[START OF Passage]

Hacker News new | ask | show | jobs
by hudon 2555 days ago
The claim that "an object is a set of functions that operate on implied data elements" has a strange corollary because of how in modern OO languages like Java or C#, there is no syntax or popular naming convention to tell the difference between a data structure and an Object. For example, in Java, a LinkedList object is actually not a linked list, it is a set of functions that operate on an implied linked list. If the system needed direct access to the data for whatever reason, we'd need to explicitly have a LinkedList data structure object that only contained the data (the values and their pointers), as well as a second class, the LinkedListOperator, that contains all the functions (add, first, etc.). Likewise, in the author's examples, there'd be a Square class and a SquareOperator class.

I was going to say that Haskell addresses this by putting values in data types and behaviors in "type classes", but then I remembered that functions can be values... which is now making me think that the reality is probably more abstract or complex than the author here is letting on.

5 comments

Haskell does address it exactly as you say. Functions and values both being expressions is much less complex. As an example, imagine if you couldn't freely substitute 2+2 and 4. Functional languages say those are the same, imperative languages say one is a value and one is a function call.

It's not particularly intuitive if you're not used to high level math or functional programming, but it really is a lot simpler (not that it doesn't have downsides/leaks in the abstraction, but that's another discussion).

I'm not sure that functions alone are sufficient. That's why Haskell supports existential types, and there isn't a convention for distinguishing them so the critique applies.
Existential types are types of values. There is no distinction.
Existential types are types of values.
In a purely oop language, data structures exist as an implementation detail, but you can never access them directly (as in, bypassing the object interface). That's by design.

[END OF Passage]

= Things to do =
a) From the Hacker News thread, copy out the part that opens with the words containing "In a purely" and closes with "That's by design.".
b) In the Hacker News thread, what does Haskell put behaviors in?
c) List every programming language the Hacker News thread names.

[START OF Data segment]

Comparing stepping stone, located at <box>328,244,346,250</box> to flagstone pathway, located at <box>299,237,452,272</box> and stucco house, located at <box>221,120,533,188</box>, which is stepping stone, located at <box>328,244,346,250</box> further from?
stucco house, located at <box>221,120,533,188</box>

[END OF Data segment]

= Solution list =
a)
In a purely oop language, data structures exist as an implementation detail, but you can never access them directly (as in, bypassing the object interface). That's by design.

b) Type classes.

c) Java, C#, Haskell